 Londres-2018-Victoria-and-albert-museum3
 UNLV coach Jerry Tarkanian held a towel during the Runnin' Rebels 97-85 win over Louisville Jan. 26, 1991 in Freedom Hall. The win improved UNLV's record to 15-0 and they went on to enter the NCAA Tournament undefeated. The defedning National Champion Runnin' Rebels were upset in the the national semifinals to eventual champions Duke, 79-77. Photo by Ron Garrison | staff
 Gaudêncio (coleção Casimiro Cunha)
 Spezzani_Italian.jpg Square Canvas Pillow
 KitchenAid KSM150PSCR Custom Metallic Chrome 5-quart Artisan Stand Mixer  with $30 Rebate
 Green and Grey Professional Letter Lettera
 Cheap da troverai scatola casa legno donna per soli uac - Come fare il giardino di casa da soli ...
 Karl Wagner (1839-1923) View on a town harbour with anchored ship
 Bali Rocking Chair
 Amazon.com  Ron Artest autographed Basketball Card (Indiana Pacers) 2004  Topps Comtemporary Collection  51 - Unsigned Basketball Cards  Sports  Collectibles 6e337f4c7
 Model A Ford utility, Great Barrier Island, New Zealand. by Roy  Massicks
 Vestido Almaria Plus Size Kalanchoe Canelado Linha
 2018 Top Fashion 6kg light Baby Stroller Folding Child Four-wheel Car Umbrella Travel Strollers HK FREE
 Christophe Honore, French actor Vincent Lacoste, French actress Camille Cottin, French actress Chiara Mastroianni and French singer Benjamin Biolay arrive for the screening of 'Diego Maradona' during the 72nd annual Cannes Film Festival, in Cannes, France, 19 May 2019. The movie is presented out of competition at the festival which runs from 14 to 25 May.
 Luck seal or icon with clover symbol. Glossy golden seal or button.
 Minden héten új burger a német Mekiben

> _ACTIVITY_
Above are the records; repeat exactly the lines from the one holding "Gaudêncio (coleção Casimiro Cunha)" down to the one holding "2018 Top Fashion", end lines included.

> _WRITTEN ANSWER_
 Gaudêncio (coleção Casimiro Cunha)
 Spezzani_Italian.jpg Square Canvas Pillow
 KitchenAid KSM150PSCR Custom Metallic Chrome 5-quart Artisan Stand Mixer  with $30 Rebate
 Green and Grey Professional Letter Lettera
 Cheap da troverai scatola casa legno donna per soli uac - Come fare il giardino di casa da soli ...
 Karl Wagner (1839-1923) View on a town harbour with anchored ship
 Bali Rocking Chair
 Amazon.com  Ron Artest autographed Basketball Card (Indiana Pacers) 2004  Topps Comtemporary Collection  51 - Unsigned Basketball Cards  Sports  Collectibles 6e337f4c7
 Model A Ford utility, Great Barrier Island, New Zealand. by Roy  Massicks
 Vestido Almaria Plus Size Kalanchoe Canelado Linha
 2018 Top Fashion 6kg light Baby Stroller Folding Child Four-wheel Car Umbrella Travel Strollers HK FREE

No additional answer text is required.